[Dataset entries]
━━━━━━━━━━

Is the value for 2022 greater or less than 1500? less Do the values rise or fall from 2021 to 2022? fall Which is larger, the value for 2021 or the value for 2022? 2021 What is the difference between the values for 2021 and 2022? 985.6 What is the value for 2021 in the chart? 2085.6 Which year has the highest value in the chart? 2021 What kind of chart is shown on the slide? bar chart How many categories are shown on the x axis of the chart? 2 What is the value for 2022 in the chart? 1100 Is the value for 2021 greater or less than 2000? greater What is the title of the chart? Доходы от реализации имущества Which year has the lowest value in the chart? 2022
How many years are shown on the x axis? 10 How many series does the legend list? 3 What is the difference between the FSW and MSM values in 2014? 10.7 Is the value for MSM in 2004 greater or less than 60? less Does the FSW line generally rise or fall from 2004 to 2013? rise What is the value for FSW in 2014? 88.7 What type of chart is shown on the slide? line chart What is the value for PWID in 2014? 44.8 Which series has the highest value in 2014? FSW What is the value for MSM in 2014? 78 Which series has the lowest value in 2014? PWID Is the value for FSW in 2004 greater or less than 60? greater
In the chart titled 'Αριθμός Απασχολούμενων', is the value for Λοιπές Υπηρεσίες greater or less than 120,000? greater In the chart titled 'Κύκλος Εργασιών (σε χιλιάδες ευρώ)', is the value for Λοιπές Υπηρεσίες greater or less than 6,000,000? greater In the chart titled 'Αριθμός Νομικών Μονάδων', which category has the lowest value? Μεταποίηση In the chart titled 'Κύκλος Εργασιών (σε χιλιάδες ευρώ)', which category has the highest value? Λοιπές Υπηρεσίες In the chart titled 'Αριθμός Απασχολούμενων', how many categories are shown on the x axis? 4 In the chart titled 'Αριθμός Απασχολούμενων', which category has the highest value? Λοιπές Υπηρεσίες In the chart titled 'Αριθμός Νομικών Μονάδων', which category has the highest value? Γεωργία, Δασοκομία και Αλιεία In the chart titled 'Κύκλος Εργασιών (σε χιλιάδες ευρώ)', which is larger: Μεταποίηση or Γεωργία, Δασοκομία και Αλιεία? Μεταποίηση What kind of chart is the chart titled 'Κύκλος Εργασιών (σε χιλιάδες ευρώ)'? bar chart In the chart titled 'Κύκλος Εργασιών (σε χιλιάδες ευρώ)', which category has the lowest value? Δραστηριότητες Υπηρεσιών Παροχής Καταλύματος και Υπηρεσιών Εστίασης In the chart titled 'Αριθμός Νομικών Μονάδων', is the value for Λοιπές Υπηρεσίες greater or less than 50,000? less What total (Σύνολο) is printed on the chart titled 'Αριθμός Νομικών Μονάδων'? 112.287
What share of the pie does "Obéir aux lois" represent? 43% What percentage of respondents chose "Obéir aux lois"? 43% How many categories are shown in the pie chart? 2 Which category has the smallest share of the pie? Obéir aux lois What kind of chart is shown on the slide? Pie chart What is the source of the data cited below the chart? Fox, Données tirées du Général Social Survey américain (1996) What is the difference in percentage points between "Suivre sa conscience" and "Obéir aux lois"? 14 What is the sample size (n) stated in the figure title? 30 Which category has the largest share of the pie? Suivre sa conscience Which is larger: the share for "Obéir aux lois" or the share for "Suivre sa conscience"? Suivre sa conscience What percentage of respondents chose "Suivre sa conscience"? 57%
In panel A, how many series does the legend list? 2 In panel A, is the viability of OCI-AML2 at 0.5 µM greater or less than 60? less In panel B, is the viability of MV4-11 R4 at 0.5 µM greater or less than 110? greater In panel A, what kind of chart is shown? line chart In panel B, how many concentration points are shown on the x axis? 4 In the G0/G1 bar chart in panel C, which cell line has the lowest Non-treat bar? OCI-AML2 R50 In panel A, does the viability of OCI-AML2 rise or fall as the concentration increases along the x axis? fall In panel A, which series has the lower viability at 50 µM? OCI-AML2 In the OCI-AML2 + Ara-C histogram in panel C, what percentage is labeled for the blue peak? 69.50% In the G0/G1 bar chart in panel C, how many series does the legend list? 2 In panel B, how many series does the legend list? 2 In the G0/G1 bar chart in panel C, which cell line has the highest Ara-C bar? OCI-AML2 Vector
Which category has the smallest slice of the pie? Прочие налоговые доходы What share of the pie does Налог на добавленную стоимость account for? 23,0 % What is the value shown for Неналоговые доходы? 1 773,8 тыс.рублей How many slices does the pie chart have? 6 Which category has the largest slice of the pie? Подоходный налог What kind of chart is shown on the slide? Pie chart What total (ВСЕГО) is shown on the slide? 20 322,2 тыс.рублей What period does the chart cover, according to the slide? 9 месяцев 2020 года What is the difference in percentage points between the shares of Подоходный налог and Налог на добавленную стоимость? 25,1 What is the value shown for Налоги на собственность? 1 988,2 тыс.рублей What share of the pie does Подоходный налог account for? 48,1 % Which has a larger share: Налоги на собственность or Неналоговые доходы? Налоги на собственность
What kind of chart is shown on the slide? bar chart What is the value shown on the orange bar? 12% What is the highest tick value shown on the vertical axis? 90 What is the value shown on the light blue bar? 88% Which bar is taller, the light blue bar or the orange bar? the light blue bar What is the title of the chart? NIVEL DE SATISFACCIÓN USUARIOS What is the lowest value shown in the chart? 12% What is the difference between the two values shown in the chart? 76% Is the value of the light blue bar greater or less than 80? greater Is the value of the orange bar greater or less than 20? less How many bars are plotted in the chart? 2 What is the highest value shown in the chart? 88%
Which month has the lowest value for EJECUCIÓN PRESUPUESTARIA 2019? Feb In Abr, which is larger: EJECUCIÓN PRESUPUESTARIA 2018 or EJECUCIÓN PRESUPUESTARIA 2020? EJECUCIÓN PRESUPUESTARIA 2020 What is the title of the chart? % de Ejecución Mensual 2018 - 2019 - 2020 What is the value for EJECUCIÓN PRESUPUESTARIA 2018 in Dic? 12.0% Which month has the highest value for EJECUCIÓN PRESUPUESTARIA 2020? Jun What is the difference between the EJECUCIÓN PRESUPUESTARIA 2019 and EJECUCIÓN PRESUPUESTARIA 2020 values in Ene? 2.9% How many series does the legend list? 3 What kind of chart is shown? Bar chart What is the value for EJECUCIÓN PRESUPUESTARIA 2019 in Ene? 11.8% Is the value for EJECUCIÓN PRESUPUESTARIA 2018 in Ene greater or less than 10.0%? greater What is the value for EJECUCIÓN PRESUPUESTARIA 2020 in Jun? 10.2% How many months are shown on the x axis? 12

━━━━━━━━━━

WHAT THE EXERCISE ASKS »
Copy out every one of the lines above, character for character, keeping them in their original order.

COMPLETED EXERCISE »
Is the value for 2022 greater or less than 1500? less Do the values rise or fall from 2021 to 2022? fall Which is larger, the value for 2021 or the value for 2022? 2021 What is the difference between the values for 2021 and 2022? 985.6 What is the value for 2021 in the chart? 2085.6 Which year has the highest value in the chart? 2021 What kind of chart is shown on the slide? bar chart How many categories are shown on the x axis of the chart? 2 What is the value for 2022 in the chart? 1100 Is the value for 2021 greater or less than 2000? greater What is the title of the chart? Доходы от реализации имущества Which year has the lowest value in the chart? 2022
How many years are shown on the x axis? 10 How many series does the legend list? 3 What is the difference between the FSW and MSM values in 2014? 10.7 Is the value for MSM in 2004 greater or less than 60? less Does the FSW line generally rise or fall from 2004 to 2013? rise What is the value for FSW in 2014? 88.7 What type of chart is shown on the slide? line chart What is the value for PWID in 2014? 44.8 Which series has the highest value in 2014? FSW What is the value for MSM in 2014? 78 Which series has the lowest value in 2014? PWID Is the value for FSW in 2004 greater or less than 60? greater
In the chart titled 'Αριθμός Απασχολούμενων', is the value for Λοιπές Υπηρεσίες greater or less than 120,000? greater In the chart titled 'Κύκλος Εργασιών (σε χιλιάδες ευρώ)', is the value for Λοιπές Υπηρεσίες greater or less than 6,000,000? greater In the chart titled 'Αριθμός Νομικών Μονάδων', which category has the lowest value? Μεταποίηση In the chart titled 'Κύκλος Εργασιών (σε χιλιάδες ευρώ)', which category has the highest value? Λοιπές Υπηρεσίες In the chart titled 'Αριθμός Απασχολούμενων', how many categories are shown on the x axis? 4 In the chart titled 'Αριθμός Απασχολούμενων', which category has the highest value? Λοιπές Υπηρεσίες In the chart titled 'Αριθμός Νομικών Μονάδων', which category has the highest value? Γεωργία, Δασοκομία και Αλιεία In the chart titled 'Κύκλος Εργασιών (σε χιλιάδες ευρώ)', which is larger: Μεταποίηση or Γεωργία, Δασοκομία και Αλιεία? Μεταποίηση What kind of chart is the chart titled 'Κύκλος Εργασιών (σε χιλιάδες ευρώ)'? bar chart In the chart titled 'Κύκλος Εργασιών (σε χιλιάδες ευρώ)', which category has the lowest value? Δραστηριότητες Υπηρεσιών Παροχής Καταλύματος και Υπηρεσιών Εστίασης In the chart titled 'Αριθμός Νομικών Μονάδων', is the value for Λοιπές Υπηρεσίες greater or less than 50,000? less What total (Σύνολο) is printed on the chart titled 'Αριθμός Νομικών Μονάδων'? 112.287
What share of the pie does "Obéir aux lois" represent? 43% What percentage of respondents chose "Obéir aux lois"? 43% How many categories are shown in the pie chart? 2 Which category has the smallest share of the pie? Obéir aux lois What kind of chart is shown on the slide? Pie chart What is the source of the data cited below the chart? Fox, Données tirées du Général Social Survey américain (1996) What is the difference in percentage points between "Suivre sa conscience" and "Obéir aux lois"? 14 What is the sample size (n) stated in the figure title? 30 Which category has the largest share of the pie? Suivre sa conscience Which is larger: the share for "Obéir aux lois" or the share for "Suivre sa conscience"? Suivre sa conscience What percentage of respondents chose "Suivre sa conscience"? 57%
In panel A, how many series does the legend list? 2 In panel A, is the viability of OCI-AML2 at 0.5 µM greater or less than 60? less In panel B, is the viability of MV4-11 R4 at 0.5 µM greater or less than 110? greater In panel A, what kind of chart is shown? line chart In panel B, how many concentration points are shown on the x axis? 4 In the G0/G1 bar chart in panel C, which cell line has the lowest Non-treat bar? OCI-AML2 R50 In panel A, does the viability of OCI-AML2 rise or fall as the concentration increases along the x axis? fall In panel A, which series has the lower viability at 50 µM? OCI-AML2 In the OCI-AML2 + Ara-C histogram in panel C, what percentage is labeled for the blue peak? 69.50% In the G0/G1 bar chart in panel C, how many series does the legend list? 2 In panel B, how many series does the legend list? 2 In the G0/G1 bar chart in panel C, which cell line has the highest Ara-C bar? OCI-AML2 Vector
Which category has the smallest slice of the pie? Прочие налоговые доходы What share of the pie does Налог на добавленную стоимость account for? 23,0 % What is the value shown for Неналоговые доходы? 1 773,8 тыс.рублей How many slices does the pie chart have? 6 Which category has the largest slice of the pie? Подоходный налог What kind of chart is shown on the slide? Pie chart What total (ВСЕГО) is shown on the slide? 20 322,2 тыс.рублей What period does the chart cover, according to the slide? 9 месяцев 2020 года What is the difference in percentage points between the shares of Подоходный налог and Налог на добавленную стоимость? 25,1 What is the value shown for Налоги на собственность? 1 988,2 тыс.рублей What share of the pie does Подоходный налог account for? 48,1 % Which has a larger share: Налоги на собственность or Неналоговые доходы? Налоги на собственность
What kind of chart is shown on the slide? bar chart What is the value shown on the orange bar? 12% What is the highest tick value shown on the vertical axis? 90 What is the value shown on the light blue bar? 88% Which bar is taller, the light blue bar or the orange bar? the light blue bar What is the title of the chart? NIVEL DE SATISFACCIÓN USUARIOS What is the lowest value shown in the chart? 12% What is the difference between the two values shown in the chart? 76% Is the value of the light blue bar greater or less than 80? greater Is the value of the orange bar greater or less than 20? less How many bars are plotted in the chart? 2 What is the highest value shown in the chart? 88%
Which month has the lowest value for EJECUCIÓN PRESUPUESTARIA 2019? Feb In Abr, which is larger: EJECUCIÓN PRESUPUESTARIA 2018 or EJECUCIÓN PRESUPUESTARIA 2020? EJECUCIÓN PRESUPUESTARIA 2020 What is the title of the chart? % de Ejecución Mensual 2018 - 2019 - 2020 What is the value for EJECUCIÓN PRESUPUESTARIA 2018 in Dic? 12.0% Which month has the highest value for EJECUCIÓN PRESUPUESTARIA 2020? Jun What is the difference between the EJECUCIÓN PRESUPUESTARIA 2019 and EJECUCIÓN PRESUPUESTARIA 2020 values in Ene? 2.9% How many series does the legend list? 3 What kind of chart is shown? Bar chart What is the value for EJECUCIÓN PRESUPUESTARIA 2019 in Ene? 11.8% Is the value for EJECUCIÓN PRESUPUESTARIA 2018 in Ene greater or less than 10.0%? greater What is the value for EJECUCIÓN PRESUPUESTARIA 2020 in Jun? 10.2% How many months are shown on the x axis? 12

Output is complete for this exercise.